> Bloc de texte:
Les guitares oubliées de l'âge d'or des acoustiques japonaises

Beaucoup de guitaristes jouant sur des guitares électriques ont vanté les mérites des guitares japonaises des années 70 signées Tokai, Ibanez, Yamaha et autres, contrairement aux guitaristes de guitares acoustiques qui ont été beaucoup plus lents à les apprécier. En réalité, la fabrication de guitares japonaises a atteint son apogée au cours de cette décennie, grâce au perfectionnement de la production en série d'instruments de qualité, à une époque où les bois de lutherie étaient encore abordables, et juste avant que les coûts de production n'augmentent. Les fabricants et propriétaires de marques se sont ensuite rendus en Corée du Sud, puis en Chine pour reprendre à zéro le processus d’apprentissage dans de nouvelles usines de fabrication.

L’histoire de la guitare acoustique japonaise des années 70 s’avère plutôt complexe. Difficile de dire qui a fait quoi et pour qui. Ce qui est pourtant une question importante, car une marque peut soudainement produire un instrument d'une qualité inattendue, après avoir acheté un modèle ou une série particulière à l'un des meilleurs fournisseurs du pays.

Par où commencer, quand la plupart des informations disponibles se concentrent sur les principaux fabricants américains de guitares acoustiques ? On peut évidemment trouver des informations en ligne, mais celles-ci se révèlent souvent contradictoires désordonnées.

> Exercice A: Imprimez mot pour mot le passage du texte sur les guitares acoustiques japonaises, en commençant à « L’histoire de la » et en terminant à « souvent contradictoires désordonnées. ».

> Extrait des données:
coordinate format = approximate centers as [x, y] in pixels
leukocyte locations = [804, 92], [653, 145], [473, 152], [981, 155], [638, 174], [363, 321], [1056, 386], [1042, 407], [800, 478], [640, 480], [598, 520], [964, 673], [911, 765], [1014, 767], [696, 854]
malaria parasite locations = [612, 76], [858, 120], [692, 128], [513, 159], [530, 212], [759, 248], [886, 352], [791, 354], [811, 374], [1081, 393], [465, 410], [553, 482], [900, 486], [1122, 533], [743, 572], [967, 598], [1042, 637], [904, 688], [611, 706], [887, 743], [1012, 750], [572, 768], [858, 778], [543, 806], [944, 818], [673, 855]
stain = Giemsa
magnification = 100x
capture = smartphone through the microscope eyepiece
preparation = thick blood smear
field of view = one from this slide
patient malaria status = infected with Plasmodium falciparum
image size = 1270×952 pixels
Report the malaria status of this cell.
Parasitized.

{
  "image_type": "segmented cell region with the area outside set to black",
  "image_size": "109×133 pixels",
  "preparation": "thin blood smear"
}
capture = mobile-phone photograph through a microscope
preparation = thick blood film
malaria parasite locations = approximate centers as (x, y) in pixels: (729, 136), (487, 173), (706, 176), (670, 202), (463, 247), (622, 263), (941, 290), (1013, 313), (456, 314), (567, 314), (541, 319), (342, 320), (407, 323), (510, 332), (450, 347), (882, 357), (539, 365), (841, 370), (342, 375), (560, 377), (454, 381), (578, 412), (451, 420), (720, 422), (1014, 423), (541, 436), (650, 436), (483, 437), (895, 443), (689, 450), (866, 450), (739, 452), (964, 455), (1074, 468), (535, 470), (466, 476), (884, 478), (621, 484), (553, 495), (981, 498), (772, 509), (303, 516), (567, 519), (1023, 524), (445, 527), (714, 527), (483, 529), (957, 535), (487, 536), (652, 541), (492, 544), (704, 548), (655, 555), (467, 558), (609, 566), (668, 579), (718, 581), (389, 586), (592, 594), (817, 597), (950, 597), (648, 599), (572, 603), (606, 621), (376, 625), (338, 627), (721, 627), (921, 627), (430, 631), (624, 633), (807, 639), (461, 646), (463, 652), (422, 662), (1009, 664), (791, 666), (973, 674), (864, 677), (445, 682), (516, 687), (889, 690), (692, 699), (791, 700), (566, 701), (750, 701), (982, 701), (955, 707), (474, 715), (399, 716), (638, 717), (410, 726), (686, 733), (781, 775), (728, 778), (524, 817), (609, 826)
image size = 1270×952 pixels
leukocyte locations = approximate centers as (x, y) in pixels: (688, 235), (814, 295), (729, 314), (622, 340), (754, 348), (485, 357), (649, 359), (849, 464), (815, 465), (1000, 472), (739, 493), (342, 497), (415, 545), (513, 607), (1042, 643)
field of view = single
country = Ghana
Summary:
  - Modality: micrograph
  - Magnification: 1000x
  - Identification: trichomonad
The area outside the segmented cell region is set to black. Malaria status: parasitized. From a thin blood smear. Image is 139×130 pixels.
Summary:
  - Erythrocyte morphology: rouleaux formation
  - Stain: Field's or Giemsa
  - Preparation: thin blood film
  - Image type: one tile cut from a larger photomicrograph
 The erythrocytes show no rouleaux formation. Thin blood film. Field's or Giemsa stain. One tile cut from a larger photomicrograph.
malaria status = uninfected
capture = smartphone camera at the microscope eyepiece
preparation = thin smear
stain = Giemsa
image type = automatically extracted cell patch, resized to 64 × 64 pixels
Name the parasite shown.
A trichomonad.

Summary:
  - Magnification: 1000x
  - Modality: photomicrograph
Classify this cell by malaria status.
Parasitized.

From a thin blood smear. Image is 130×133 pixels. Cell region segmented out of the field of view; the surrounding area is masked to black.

> Exercice B: Affichez à l'identique les lignes des enregistrements en partant du tout début et en terminant à la ligne qui contient « 767], [696, 854] », celle-ci comprise, et rien d'autre.

> Corrigé détaillé A:
L’histoire de la guitare acoustique japonaise des années 70 s’avère plutôt complexe. Difficile de dire qui a fait quoi et pour qui. Ce qui est pourtant une question importante, car une marque peut soudainement produire un instrument d'une qualité inattendue, après avoir acheté un modèle ou une série particulière à l'un des meilleurs fournisseurs du pays.

Par où commencer, quand la plupart des informations disponibles se concentrent sur les principaux fabricants américains de guitares acoustiques ? On peut évidemment trouver des informations en ligne, mais celles-ci se révèlent souvent contradictoires désordonnées.

> Corrigé détaillé B:
coordinate format = approximate centers as [x, y] in pixels
leukocyte locations = [804, 92], [653, 145], [473, 152], [981, 155], [638, 174], [363, 321], [1056, 386], [1042, 407], [800, 478], [640, 480], [598, 520], [964, 673], [911, 765], [1014, 767], [696, 854]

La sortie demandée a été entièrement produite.